-------- Exercise text --------
Blogs

We Will Never Sell Patient Data Because It Is Not Ours to Sell

May 6, 2021

by Danny Levine

At RARE-X, we are entrusted with a great responsibility: to collect patient data on behalf of patients, keep it safe, and make it available to researchers and drug development companies chosen by patients. We do not own any of this data; we hold it on behalf of patients, who retain ownership of their own data. For that reason, we will never sell access to patient data; it is simply not ours to sell.

Some people mistakenly assume that RARE-X would sell data because that is how a lot of the online world works for services offered free of charge, but that model does not apply here. To dispel these misconceptions, allow us to explain how our business model works in a sustainable way that does not rely on selling data.

RARE-X is a next-generation patient advocacy organization. We serve patients with technology.
--------
Prompt >>
Answer these questions from the blog post on patient data:
1. On what date was the post published?
2. According to the post, who retains ownership of the data that RARE-X holds?
3. What kind of organization does RARE-X call itself?
-------- Source data --------
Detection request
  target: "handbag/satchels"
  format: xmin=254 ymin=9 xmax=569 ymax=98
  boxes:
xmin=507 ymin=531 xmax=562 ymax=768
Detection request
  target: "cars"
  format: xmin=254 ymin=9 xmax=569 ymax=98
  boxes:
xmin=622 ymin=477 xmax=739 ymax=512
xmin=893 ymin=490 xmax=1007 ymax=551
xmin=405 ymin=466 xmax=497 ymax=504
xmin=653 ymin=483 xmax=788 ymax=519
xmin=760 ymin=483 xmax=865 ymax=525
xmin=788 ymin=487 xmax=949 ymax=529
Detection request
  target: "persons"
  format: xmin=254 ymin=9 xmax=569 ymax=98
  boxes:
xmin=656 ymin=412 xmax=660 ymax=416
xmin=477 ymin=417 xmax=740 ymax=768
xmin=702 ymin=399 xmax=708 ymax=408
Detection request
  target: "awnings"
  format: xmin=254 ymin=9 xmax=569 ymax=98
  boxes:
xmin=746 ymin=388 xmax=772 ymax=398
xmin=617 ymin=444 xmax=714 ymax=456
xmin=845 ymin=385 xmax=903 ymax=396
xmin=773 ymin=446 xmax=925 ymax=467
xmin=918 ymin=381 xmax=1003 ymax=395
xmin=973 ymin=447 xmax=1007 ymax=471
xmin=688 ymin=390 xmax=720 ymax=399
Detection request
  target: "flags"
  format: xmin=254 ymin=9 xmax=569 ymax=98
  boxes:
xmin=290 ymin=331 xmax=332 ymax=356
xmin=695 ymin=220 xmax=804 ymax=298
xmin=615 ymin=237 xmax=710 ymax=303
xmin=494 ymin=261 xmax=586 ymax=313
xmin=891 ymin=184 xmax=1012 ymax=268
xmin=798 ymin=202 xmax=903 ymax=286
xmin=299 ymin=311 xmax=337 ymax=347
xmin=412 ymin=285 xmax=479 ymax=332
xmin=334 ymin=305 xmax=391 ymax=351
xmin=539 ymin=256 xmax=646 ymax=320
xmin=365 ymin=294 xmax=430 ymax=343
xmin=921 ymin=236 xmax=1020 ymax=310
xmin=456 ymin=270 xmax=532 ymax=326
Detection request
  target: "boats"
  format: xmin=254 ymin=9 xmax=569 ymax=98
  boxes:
--------
Answer section >>
1. May 6, 2021
2. The patients
3. A next-generation patient advocacy organization